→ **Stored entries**
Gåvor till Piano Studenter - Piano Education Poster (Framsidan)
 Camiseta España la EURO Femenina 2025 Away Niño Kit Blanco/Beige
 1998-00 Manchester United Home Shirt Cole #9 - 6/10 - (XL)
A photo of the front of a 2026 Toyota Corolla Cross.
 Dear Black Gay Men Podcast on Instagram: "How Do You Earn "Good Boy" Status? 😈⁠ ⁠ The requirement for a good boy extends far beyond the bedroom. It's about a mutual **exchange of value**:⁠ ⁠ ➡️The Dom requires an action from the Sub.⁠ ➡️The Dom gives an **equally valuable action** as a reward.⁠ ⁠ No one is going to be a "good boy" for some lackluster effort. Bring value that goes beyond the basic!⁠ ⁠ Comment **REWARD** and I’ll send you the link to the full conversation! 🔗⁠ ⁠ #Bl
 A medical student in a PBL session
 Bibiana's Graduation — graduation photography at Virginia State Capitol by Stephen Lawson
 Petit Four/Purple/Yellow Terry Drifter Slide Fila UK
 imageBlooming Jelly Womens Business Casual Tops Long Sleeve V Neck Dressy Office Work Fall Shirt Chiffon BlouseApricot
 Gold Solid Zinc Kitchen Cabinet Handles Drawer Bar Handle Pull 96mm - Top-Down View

→ **Exercise directions**
Arrange every line of the listing above as a numbered list, omitting any blank lines.

→ **Exercise answer**
1. Gåvor till Piano Studenter - Piano Education Poster (Framsidan)
2.  Camiseta España la EURO Femenina 2025 Away Niño Kit Blanco/Beige
3.  1998-00 Manchester United Home Shirt Cole #9 - 6/10 - (XL)
4. A photo of the front of a 2026 Toyota Corolla Cross.
5.  Dear Black Gay Men Podcast on Instagram: "How Do You Earn "Good Boy" Status? 😈⁠ ⁠ The requirement for a good boy extends far beyond the bedroom. It's about a mutual **exchange of value**:⁠ ⁠ ➡️The Dom requires an action from the Sub.⁠ ➡️The Dom gives an **equally valuable action** as a reward.⁠ ⁠ No one is going to be a "good boy" for some lackluster effort. Bring value that goes beyond the basic!⁠ ⁠ Comment **REWARD** and I’ll send you the link to the full conversation! 🔗⁠ ⁠ #Bl
6.  A medical student in a PBL session
7.  Bibiana's Graduation — graduation photography at Virginia State Capitol by Stephen Lawson
8.  Petit Four/Purple/Yellow Terry Drifter Slide Fila UK
9.  imageBlooming Jelly Womens Business Casual Tops Long Sleeve V Neck Dressy Office Work Fall Shirt Chiffon BlouseApricot
10.  Gold Solid Zinc Kitchen Cabinet Handles Drawer Bar Handle Pull 96mm - Top-Down View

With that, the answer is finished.